### [What to do]
(1) Name every kind of system information that the primary key strategies text says UUID generation typically combines to ensure uniqueness.
(2) Pick up the text on primary key strategies right after its final sentence and keep writing.

Primary Key Strategies

In many small projects, we often use the database’s auto-increment feature to generate primary key IDs, which is indeed simple. However, in a sharded database environment, we can no longer rely on the database’s auto-increment feature to generate IDs directly, as it would cause primary key duplication across different data tables.

UUID (Universally Unique Identifier)

Basic Concepts

UUID is a 128-bit (16-byte) numeric identifier used to uniquely identify information in distributed systems. Its standard format consists of 32 hexadecimal digits, separated by hyphens into 5 groups in the form 8-4-4-4-12, with a total length of 36 characters (e.g., 550e8400-e29b-41d4-a716-446655440000).

Generation Mechanism

UUID generation typically combines multiple system information to ensure uniqueness:

  1. Network hardware information (e.g., MAC address)
  2. High-precision timestamp (nanosecond level)
  3. Hardware chip ID
  4. Random number generator
  5. Namespace (in specific versions)

Common versions include:

  • Version 1: Based on timestamp and MAC address
  • Version 4: Based on random number generation
  • Version 5: Based on namespace and hash value

Database Application Characteristics

Advantages

  1. Distributed generation: No central server coordination needed, each node can generate independently
  2. Uniqueness guarantee: Extremely low probability of duplication in theory (about 1 in 10^38)
  3. No network overhead: Local generation without network requests
  4. Security: Does not expose business information (compared to auto-increment ID)

### [Source data]
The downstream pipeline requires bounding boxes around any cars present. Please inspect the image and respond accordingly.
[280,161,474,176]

### [Answers to the exercises]
(1)
1. Network hardware information (e.g., MAC address)
2. High-precision timestamp (nanosecond level)
3. Hardware chip ID
4. Random number generator
5. Namespace (in specific versions)

(2)
Disadvantages

  1. Storage overhead: Occupies 16 bytes, twice that of BIGINT
  2. Index efficiency: In InnoDB engine, due to:
    • Unordered nature causes frequent B+ tree split and reorganization
    • Secondary indexes need to store complete primary key values
    • Increases memory usage and IO operations
  3. Poor readability: Difficult for humans to intuitively remember and identify

Special Impact on InnoDB Engine

  1. Clustered index issues: InnoDB uses primary key as clustered index; UUID unordered insertion causes:
    • Increased page split frequency
    • Data storage fragmentation
    • Decreased cache hit rate
  2. Secondary index bloat: Each secondary index contains the primary key value; 16-byte UUID causes:
    • Increased index file size
    • Fewer indexes cached in memory buffer pool
    • Need to load more data pages during range queries

Optimization Solutions

For scenarios requiring UUID:

  1. Use ordered UUID variants (e.g., COMB UUID)
  2. Store UUID as binary(16)
  3. Establish auto-increment ID as clustered index, use UUID as business key
  4. Consider short hash versions of UUID (need to evaluate collision probability)

Suitable scenarios for UUID:

  • Distributed systems requiring offline generation
  • Businesses needing to know primary key values in advance
  • Scenarios requiring hidden data scale
  • Multi-system data merge scenarios

COMB (UUID Variant) Details

Basic Concepts

COMB (combine) is a unique design concept in the database field, an improved GUID/UUID implementation. This design significantly improves database index and retrieval performance by combining traditional GUID/UUID with system time information.

Technical Background

Standard databases do not have a native COMB data type; this concept was first proposed and elaborated by Jimmy Nilsson in his technical article “The Cost of GUIDs as Primary Keys”.

Design Principles

COMB design is based on the following technical considerations:

  1. Traditional GUID/UUID is a completely random 128-bit identifier
  2. This randomness causes serious index fragmentation in databases
  3. Random distribution during data insertion leads to low index efficiency, affecting overall system performance

Specific Implementation

COMB reconstructs GUID using segmented combination:

  1. Retained portion: Keep the first 10 bytes (80 bits) of GUID unchanged to ensure uniqueness
  2. Time portion: Use last 6 bytes (48 bits) to store timestamp of GUID generation (DateTime)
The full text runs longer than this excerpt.